If ever you decide to do this hike, go early. Very early. Insanely early. It is worth it!
Onwards and Fjordwards
We left Stavanger in the rain, which seems to be a trend in Norway – drive when it’s wet, do stuff when it’s dry. This means doing it all in 2-3 days, as you won‘t get more sun in one go. We have to get up at the crack of dawn, hike, bike, paddle as much as you can, for a few days. Then, retreat to the van for more rainy and cold weather. It is probably hard to believe but we jump up and down with joy when
- it is dry
- temperatures rise above 12 degrees.
Can you imagine? Yes, please send some of that heat our way please. No, we won‘t complain!
After “the rock”, we drove north through stunning rainy valleys of forest and rock, with rivers and lakes thrown in for scenic value.

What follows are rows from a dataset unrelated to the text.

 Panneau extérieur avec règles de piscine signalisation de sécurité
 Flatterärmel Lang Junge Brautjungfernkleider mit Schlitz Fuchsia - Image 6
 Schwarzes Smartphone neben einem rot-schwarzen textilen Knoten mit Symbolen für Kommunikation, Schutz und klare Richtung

There were sometimes magically still lakes with amazing reflections or fjords you just had to stop and stare at for a while – so beautiful! And every valley is so different too. The nature here is quite at another level!

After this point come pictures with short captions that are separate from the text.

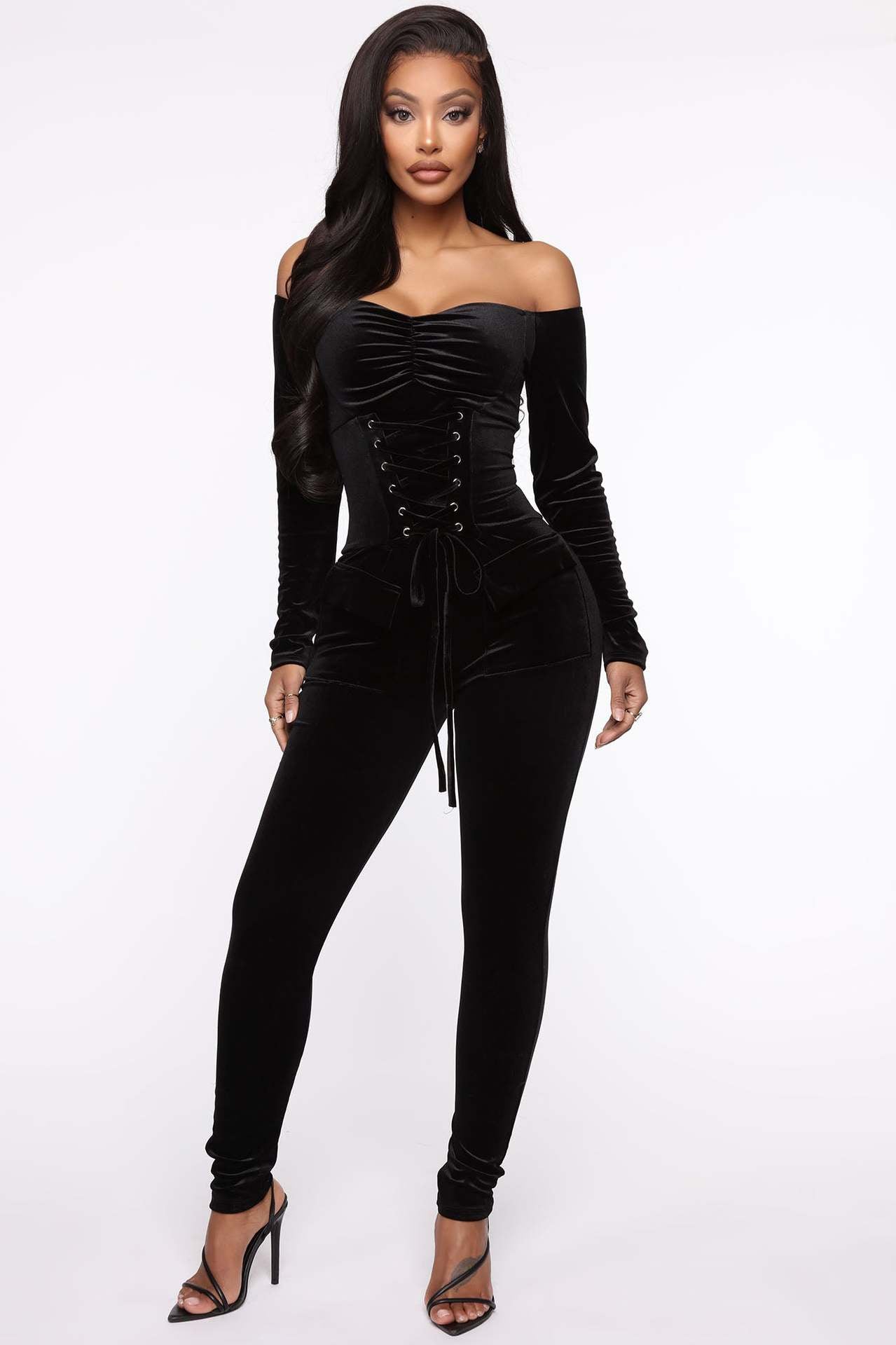 Velvet Off-shoulder Corns Tied Slim Fit Jumpsuit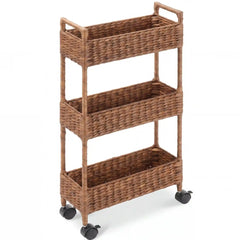 3-Tier Slim Rolling Nursery Caddy w/Wheels, Handwoven Utility Cart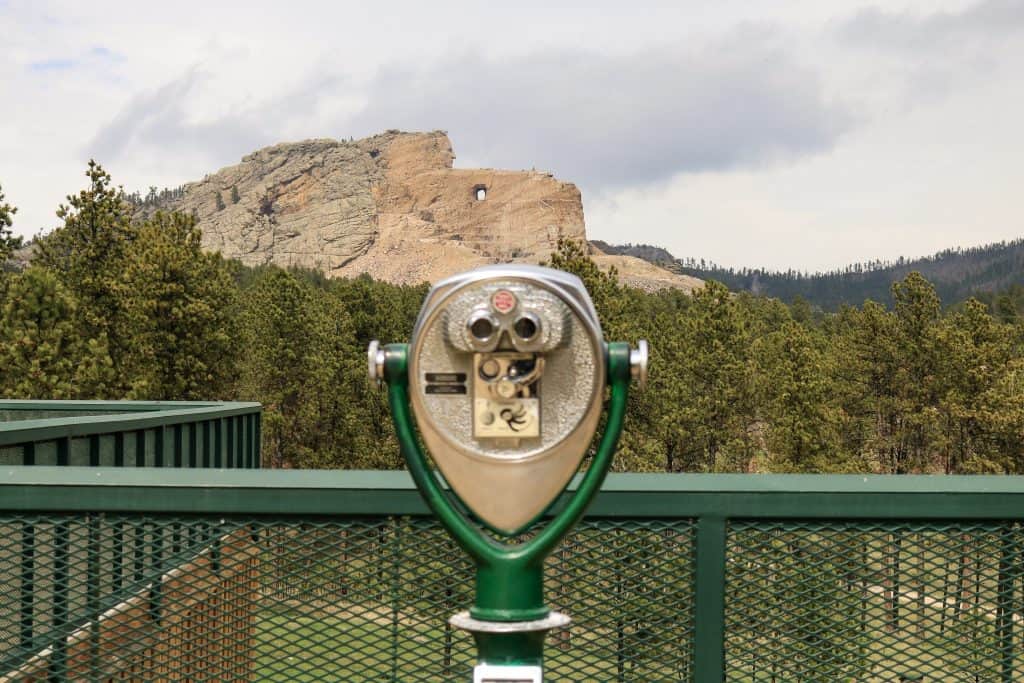 Looking at the Crazy Horse Memorial from the visitors center.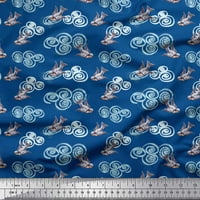 SIMOI svilene tkanine oblaci i bikovska ptica za štampanje tkanine sa širokim dvorištem
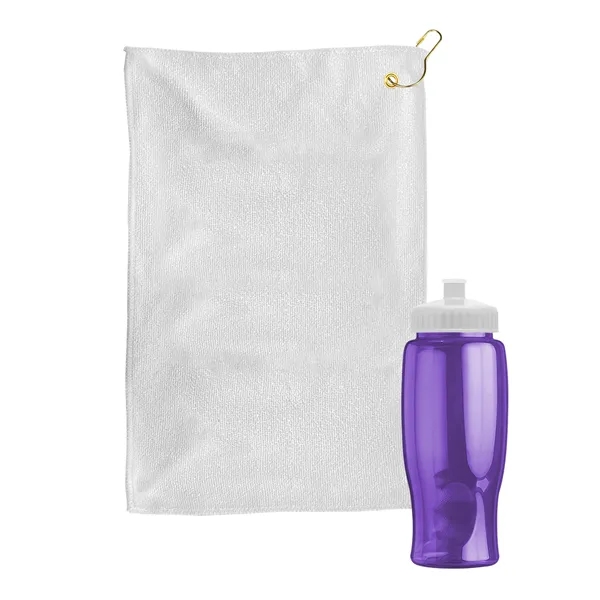 27 oz. Poly-pure transparent bottle with microfiber golf towel. Towel is... from ASI 40480 Koozie Group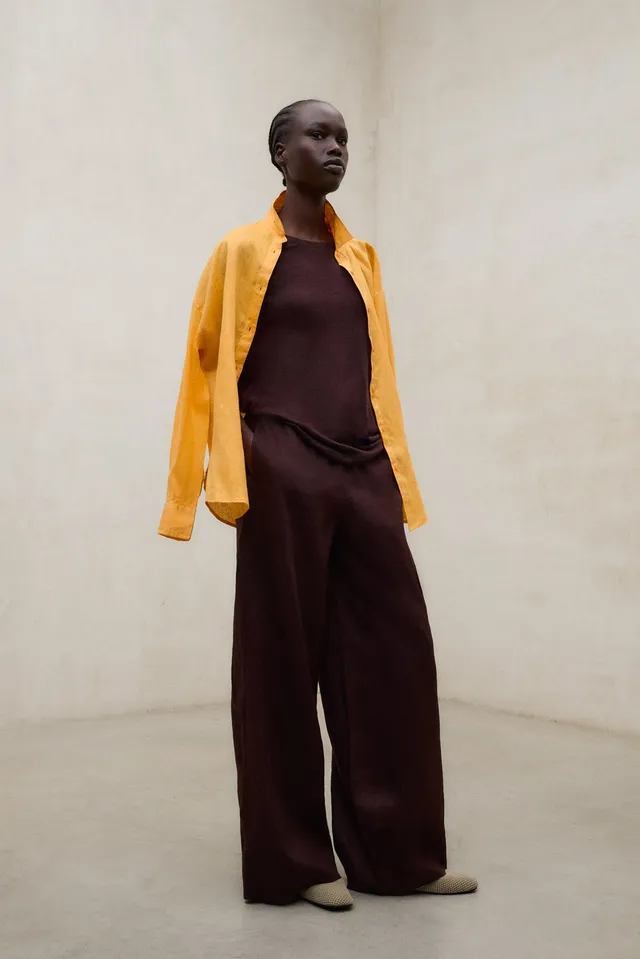 pantalones-mossi-marr-n-ecoalf-para-mujer image 1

We found a side valley with a few options to sleep that night and ended up in some farmer’s gravel parking where he left his tools. No one seemed to mind, so we slept there the night and headed out to do a hanging glacier walk the next morning when the sun was due to shine! (according to the app – its usually right)
The hike to Buerbreen glacier above Odda seemed again to be insanely popular (is everyone traveling to Norway now or what?). It was pretty tricky, as usual in Norway, and we were once again so stunned at people being very careless, some hiking in Crocs?@! No wonder people topple off mountains … and don’t live to tell the tale.
A Minor Road Block
After staying the night in the massive grass car park at the hike, we headed further north for more Fjord loveliness. The only problem was there was no way through. 30 minutes into the drive, just as we were coming out of a tunnel were some huge rocks and trees. Seems we just missed getting crushed by this landslide by a few minutes!!!
So, instead of going directly North to Ulvik, our next destination, we took a 100km detour on a scenic road through some cute villages with lots of cherries and apple trees. It was worth the detour, as it was nice and quiet, and after a short ferry ride at the end, we arrived in the fjord-side town of Ulvik. Not a popular destination, but we really enjoyed it.
We spent a few days here in and out of the sun hiking around lakes and visiting cider farms. We got to stand up paddle in our own private fjord at Ose (just don‘t fall in, just don‘t fall in, as the water is absolutely freeeezing!), enjoying the peace and tranquility that seems to be so rare in Norway in July!